La réglementation officielle veut que les cadavres donnés servent aux étudiants en médecine pour s’exercer à la dissection humaine, ainsi qu’aux chirurgiens. Mais un rapport de l’Inspection générale des affaires sociales (IGAS) a confirmé que certains ont ici été envoyés pour des crash-tests dans le secteur automobile, ou servi lors d’expérimentations militaires selon les informations de France 2. Enfin, le délabrement de la chambre froide aurait aussi rendu certains corps inutilisables.
170 plaintes ont à ce jour été déposées auprès du parquet de Paris. Et une enquête a conduit à quatre mises en examen, dont celle de l'université de Paris et de l'ancien président de l'université de Paris-Descartes (de 2011 à 2019), Frédéric Dardel, pour "atteinte à l'intégrité d'un cadavre". Cela n'a pas empêché à ce dernier de rejoindre ensuite le cabinet de la ministre de l'enseignement supérieur Frédérique Vidal, puis de prendre la tête de l'Inserm.
"Que la justice leur rende une dignité"
C'était "comme vivre le deuil une seconde fois", confie Baudouin Auffret, président de l'association CDJD, tenant une pancarte montrant son père Georges voulant lui-aussi "servir une dernière fois". "Cette tristesse s'est transformée en colère. On est là aujourd'hui pour montrer qu'on ne va rien lâcher".
"J'espère que justice sera rendue, pour leur redonner de la dignité, et pour tous ceux qui veulent donner leur corps à la science", lâche de son côté Valérie Lenoir, elle-aussi endeuillée. "J'y pense tous les jours", souffle cette une autre habitante du département, dont la mère et le grand-père avaient donné leur corps "par générosité".

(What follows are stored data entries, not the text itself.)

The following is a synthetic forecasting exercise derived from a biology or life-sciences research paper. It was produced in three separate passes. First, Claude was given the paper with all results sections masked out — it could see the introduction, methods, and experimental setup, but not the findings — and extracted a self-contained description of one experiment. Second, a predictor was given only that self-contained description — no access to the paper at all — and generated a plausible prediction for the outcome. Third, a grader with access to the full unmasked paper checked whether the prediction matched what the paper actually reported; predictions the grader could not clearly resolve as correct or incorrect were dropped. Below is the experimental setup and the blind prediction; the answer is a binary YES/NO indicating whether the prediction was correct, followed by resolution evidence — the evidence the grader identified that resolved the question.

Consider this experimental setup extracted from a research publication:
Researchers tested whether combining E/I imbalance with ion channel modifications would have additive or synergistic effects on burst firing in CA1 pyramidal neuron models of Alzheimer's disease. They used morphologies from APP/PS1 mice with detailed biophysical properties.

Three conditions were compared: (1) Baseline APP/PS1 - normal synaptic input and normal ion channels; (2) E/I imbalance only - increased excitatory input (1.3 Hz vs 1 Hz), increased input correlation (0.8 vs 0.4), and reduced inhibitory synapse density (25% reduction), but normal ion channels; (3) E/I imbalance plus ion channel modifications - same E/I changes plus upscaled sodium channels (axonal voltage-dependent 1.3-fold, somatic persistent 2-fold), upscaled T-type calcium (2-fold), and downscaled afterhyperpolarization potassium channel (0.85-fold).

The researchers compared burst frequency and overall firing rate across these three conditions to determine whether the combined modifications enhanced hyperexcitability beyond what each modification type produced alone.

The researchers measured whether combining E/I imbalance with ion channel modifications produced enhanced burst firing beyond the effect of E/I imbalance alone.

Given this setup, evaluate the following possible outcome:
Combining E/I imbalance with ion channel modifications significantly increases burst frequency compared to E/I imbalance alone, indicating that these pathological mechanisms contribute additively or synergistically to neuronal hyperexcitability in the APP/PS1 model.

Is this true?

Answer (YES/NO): NO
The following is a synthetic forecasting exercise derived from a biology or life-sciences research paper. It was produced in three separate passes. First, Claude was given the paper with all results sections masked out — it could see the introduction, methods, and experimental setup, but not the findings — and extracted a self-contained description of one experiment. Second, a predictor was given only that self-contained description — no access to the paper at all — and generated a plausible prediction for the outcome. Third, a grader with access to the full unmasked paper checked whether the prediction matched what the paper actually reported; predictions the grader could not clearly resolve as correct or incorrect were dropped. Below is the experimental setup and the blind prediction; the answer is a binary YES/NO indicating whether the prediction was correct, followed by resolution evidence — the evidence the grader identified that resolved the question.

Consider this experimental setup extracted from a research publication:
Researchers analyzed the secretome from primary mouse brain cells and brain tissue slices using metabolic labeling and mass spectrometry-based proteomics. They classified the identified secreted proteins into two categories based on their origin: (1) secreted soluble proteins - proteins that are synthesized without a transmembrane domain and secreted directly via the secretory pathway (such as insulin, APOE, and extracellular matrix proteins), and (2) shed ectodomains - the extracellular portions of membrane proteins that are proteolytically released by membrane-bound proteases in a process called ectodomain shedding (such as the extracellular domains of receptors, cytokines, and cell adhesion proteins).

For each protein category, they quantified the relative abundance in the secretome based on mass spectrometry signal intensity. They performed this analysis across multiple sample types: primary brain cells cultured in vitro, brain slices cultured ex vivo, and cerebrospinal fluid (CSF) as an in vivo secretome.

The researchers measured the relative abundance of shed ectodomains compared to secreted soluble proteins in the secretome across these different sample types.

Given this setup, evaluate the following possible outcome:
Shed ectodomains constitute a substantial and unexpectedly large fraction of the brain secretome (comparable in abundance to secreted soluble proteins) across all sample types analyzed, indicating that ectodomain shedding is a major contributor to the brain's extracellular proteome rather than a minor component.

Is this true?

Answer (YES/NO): NO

Dans la plupart des cas, les familles regrettent qu'il y ait rarement de cérémonie organisée lorsque les corps de défunts sont donnés. Alors malgré la colère exprimée, ce rassemblement apporte une certaine consolation : "c'est la cérémonie qu'on n'a pas eue", confie Laura, la fille de Valérie, en posant une rose blanche devant la plaque noire accusatrice.
Derrière, une autre plaque orne également la stèle : "Hommage de l'Université Paris-Descartes à ceux qui ont fait le don généreux de leur corps pour la recherche anatomique et la science médicale".
La hiérarchie de l'université pointée du doigt
L'horreur va plus loin encore, l'un des préparateurs en anatomie de l'université est accusé d’avoir emporté à son domicile huit crânes, des ossements et des mandibules de donateurs. Un «bouc émissaire", estime Maître Antoine Van Rie, son avocat. "Dans ce système, il n’a été qu’un simple exécutant.»
Jusqu’où alors la hiérarchie était-elle informée de cette vétusté et de ces dérives ? Selon Paris-Match, ce charnier existait depuis 1988 et aurait perduré malgré des signalements depuis 2013. La responsabilité de figures de l'institution est donc interrogée, comme celle de l'ancien président de l'université (de 2007 à 2011) Axel Kahn, mort en juillet dernier.
«Mon client a l'impression de porter la responsabilité de toute l'inertie des présidents précédents», fait observer l’avocate de Frédéric Dardel, Maître Marie-Alix Canu-Bernard. « Toute la chaîne hiérarchique était informée, ne serait-ce que par les demandes hors normes de financement des travaux de rénovation. Or pour l'instant, les juges ne s'intéressent qu'au bas de l'échelle, alors que l'État a une énorme part de responsabilité.»
Pour Maître Frédéric Douchez, qui représente l’association des proches, une «omerta» a régné au sein de la prestigieuse faculté parisienne. Deux représentants des ministères de l’Enseignement supérieur et de la Santé assistaient à chaque conseil d’administration lorsque l’insalubrité du centre a été évoquée.
Il a pourtant fallu attendre la publication de l’enquête de L’Express pour que ce centre soit fermé par Frédérique Vidal. La ministre n’aurait par ailleurs jamais répondu aux courriers envoyés par les familles.